::: Passage to read

Posted on 10/09/2023 2:23:41 PM PDT by dennisw
Some New York area residents are fed up with their therapists, ditching their shrinks for psychics who give them “real” guidance instead.
Aria D’Amore, 35, an artist and model living in Jersey City, was dissatisfied with therapy for nearly 30 years, so she decided to seek guidance from an intuitive healer practicing tarot and astrology.
“I just kind of gave up on therapy after a while because I don’t find it helpful,” D’Amore told The Post.
“Therapists are in no rush to get your problems figured out,” she added. “It drags on. It’s a very long process.”
In fact, D’Amore doesn’t think therapy is ideal “for many people” due to the “cost barrier.”
Aria D’Amore says she quit therapy because she didn’t find it helpful. “Seeing a therapist every week is like a habit, like they want you to keep coming back. It’s almost like an addiction in a strange way,” she said.
D’Amore also believes therapists “are very disconnected from their patients,” especially those who chose a “more artistic life path.”
“That divide will lead to disconnect at best, judgment at worst,” she said.
Aria D'Amore said that seeing a psychic did more for her than therapy ever did.
NYC psychic Dante Sabatino, 55, who has been reading tarot cards for over 40 years, told The Post he’s seen an uptick in people seeking alternative healing during the pandemic”
“A lot of people have just been seeking out more into the unknown and more kinds of healing from different modalities, including tarot, astrology and all the other ones,” Sabatino explained.
Before finding her “own internal compass” through her psychic, D’Amore began a traditional psychotherapy journey when she was 5 after her parents divorced. As an adult, she saw several therapists but felt “frustrated” by the process.
(Excerpt) Read more at nypost.com ...
What MUST be understood however, is that for therapy to be effective at all the person in therapy HAS to be willing to WORK toward his or her recovery. And that's where so many go wrong. They expect to flit into a therapist's office for one hour every week or month and talk and then leave until the time for the next appointment. It's not supposed to go like that. I would say that of the client/therapist relationship, 1/4th of the work is the therapist's and the remaining 3/4ths is the responsibility of the client, if not much more so. Otherwise it's just expensive conversation.
The people in this article are obviously individuals who aren't interested in working toward their own mental health. They've been expecting a counselor to tell them magic words that make all the badness go away. And that's never going to work.
You are right, those "psychics" market themselves more to the women as they are very touchy-feely and super vague about what they are telling you so that no matter what happens in your life afterwards, you can say they were mostly right in their predictions. They are pretty good at it.
This would have been back in the early 1980s and I remember being told that I had a bright future, that my hard work would someday pay off, that I would have setbacks but would overcome them, that a close family member would disappoint me, a friend would betray me, blah, blah, blah. Basically the kind of stuff that happens to everybody eventually.
My girlfriend was beaming afterwards, saying over and over again "Aren't you glad you went?". Many of the women do eat that psychic stuff up. I did not last too long with that girlfriend. She was nice enough but we just didn't work out.

::::::

Exercise instructions:
a) From the post on therapy and psychics, copy the passage word for word that begins at the words "(Excerpt) Read more" and ends after the words "just expensive conversation.".
b) In the post on therapy and psychics, one commenter says psychics are very vague about what they tell people. What reason does the commenter give for that vagueness?

::: Recorded data

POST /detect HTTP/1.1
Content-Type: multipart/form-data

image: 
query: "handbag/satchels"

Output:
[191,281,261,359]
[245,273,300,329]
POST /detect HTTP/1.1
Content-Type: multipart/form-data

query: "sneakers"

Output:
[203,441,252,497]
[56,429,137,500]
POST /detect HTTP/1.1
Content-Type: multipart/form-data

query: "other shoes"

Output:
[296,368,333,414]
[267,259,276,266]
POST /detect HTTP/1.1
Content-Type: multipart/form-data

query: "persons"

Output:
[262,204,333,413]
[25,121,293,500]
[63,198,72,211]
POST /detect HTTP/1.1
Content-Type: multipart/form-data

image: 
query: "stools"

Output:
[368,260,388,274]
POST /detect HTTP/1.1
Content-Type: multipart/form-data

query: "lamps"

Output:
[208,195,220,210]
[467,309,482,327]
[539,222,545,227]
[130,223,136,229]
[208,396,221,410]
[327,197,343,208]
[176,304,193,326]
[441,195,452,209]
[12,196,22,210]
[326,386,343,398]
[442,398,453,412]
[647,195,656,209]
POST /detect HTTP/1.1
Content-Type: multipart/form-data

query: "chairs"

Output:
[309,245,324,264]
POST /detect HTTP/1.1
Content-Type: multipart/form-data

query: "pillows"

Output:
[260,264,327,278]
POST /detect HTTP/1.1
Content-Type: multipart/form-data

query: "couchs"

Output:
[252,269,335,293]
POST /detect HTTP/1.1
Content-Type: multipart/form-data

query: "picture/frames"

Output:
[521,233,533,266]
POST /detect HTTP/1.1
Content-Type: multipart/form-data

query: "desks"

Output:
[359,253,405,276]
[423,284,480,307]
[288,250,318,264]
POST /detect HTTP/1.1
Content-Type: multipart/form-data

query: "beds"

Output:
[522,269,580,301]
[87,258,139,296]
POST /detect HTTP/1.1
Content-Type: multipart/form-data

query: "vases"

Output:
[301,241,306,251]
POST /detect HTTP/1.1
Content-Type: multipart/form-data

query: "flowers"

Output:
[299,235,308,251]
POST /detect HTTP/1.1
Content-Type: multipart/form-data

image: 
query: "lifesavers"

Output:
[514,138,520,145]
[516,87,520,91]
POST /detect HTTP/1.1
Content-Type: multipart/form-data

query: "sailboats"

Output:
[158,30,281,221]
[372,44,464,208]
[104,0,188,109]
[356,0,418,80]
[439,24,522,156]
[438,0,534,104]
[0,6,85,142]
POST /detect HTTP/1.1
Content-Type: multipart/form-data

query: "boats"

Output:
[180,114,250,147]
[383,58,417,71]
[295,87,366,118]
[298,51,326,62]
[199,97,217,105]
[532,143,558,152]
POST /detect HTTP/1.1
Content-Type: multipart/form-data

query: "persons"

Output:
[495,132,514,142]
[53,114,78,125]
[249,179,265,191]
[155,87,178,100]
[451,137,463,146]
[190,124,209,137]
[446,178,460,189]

::::::

Answers per task:
a)
(Excerpt) Read more at nypost.com ...
What MUST be understood however, is that for therapy to be effective at all the person in therapy HAS to be willing to WORK toward his or her recovery. And that's where so many go wrong. They expect to flit into a therapist's office for one hour every week or month and talk and then leave until the time for the next appointment. It's not supposed to go like that. I would say that of the client/therapist relationship, 1/4th of the work is the therapist's and the remaining 3/4ths is the responsibility of the client, if not much more so. Otherwise it's just expensive conversation.

b) According to the commenter, psychics stay super vague so that no matter what happens in a person's life afterward, that person can say they were mostly right in their predictions.